Are you saying that the verb forms mean different things depending on their context? Does this mean that the form way-ya-as can have multiple definitions/
when I said definitions, I meant can it be imperfective as well as perfective
That is why they are translated the same into English past tense, right? There are examples all over the place of the imperfects being used to describe a completed action, you just gave several. Gen 3:21 is a completed action. You don’t have to use a perfective to indicate completed action, and perfects aren’t just for past. Hebrew perfects can be translated in to English as did, has done, or had done, depending on the context. They can even describe future or present actions that are considered actions where the endpoint of the action is in focus.
Gen 3:21 has an imperfect consecutive. This construction is commonly used in Hebrew narrative: http://hebrew.billmounce.com/BasicsBiblicalHebrew-17.pdf
A past tense narrative sequence may begin with a Perfect verb followed by any number of consecutive Imperfect verbs.
I don’t understand. Tense and aspect are features of a language’s verbal system, they aren’t part of a word’s “definition.”
That’s why I corrected my statement of saying definitions. LOL. I meant imperfective and perfective but now I get the system much better thanks for helping me understand. So does this mean that Genesis 1:16 suggests that God already made the sun moon and stars?
I think some people try to argue that, but I don’t think you can make this open and shut cases based on Hebrew verb forms because a parallel to the English past perfect doesn’t exist. I think you should pick the most natural sounding translation for how someone typically tells a story in English, and it wouldn’t be with a past perfect there unless prior existence of the action in the timeline was really salient.
Do you mean that it’s past tense? What are the garments of skin? He made the garments before?
So even imperfects can be used to talk about completed action or past tense? A quick google search, however, said this: " In Biblical Hebrew the Imperfect conjugation is used generally to describe actions that are not completed or actions that occur in the present or future ."
It is past tense in English translation. Hebrew doesn’t have “past tense,” it has perfect and imperfect aspect. Perfect and imperfect aspect in Hebrew can both be used to communicate about completed past actions that would be translated with past tense verbs in English.

### Entries provided
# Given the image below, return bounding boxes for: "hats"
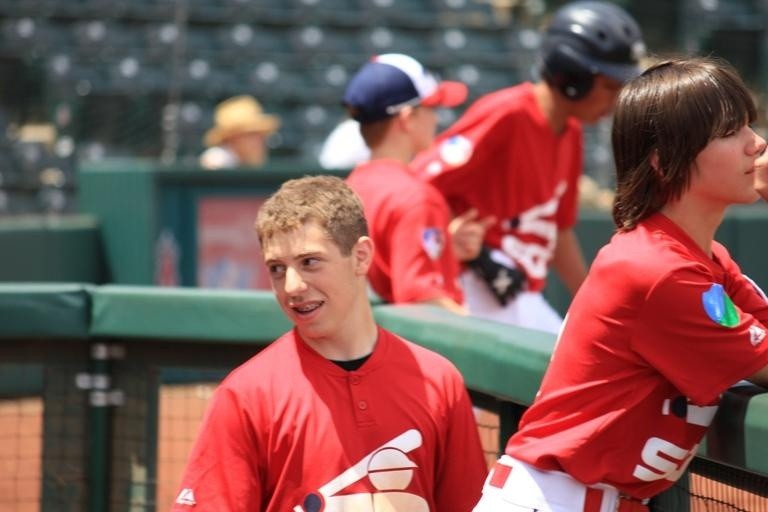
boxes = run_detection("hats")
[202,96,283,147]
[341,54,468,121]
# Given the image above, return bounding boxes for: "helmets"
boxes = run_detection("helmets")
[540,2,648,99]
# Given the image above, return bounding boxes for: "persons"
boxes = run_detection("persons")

### Task goal
Answer from the discussion of Hebrew verb forms:
1. What three English renderings can a Hebrew perfect take, depending on context?
2. What construction does Gen 3:21 have?
3. Instead of a "past tense," what does Hebrew have?

### Task solution
1. Did, has done, or had done.
2. An imperfect consecutive.
3. Perfect and imperfect aspect.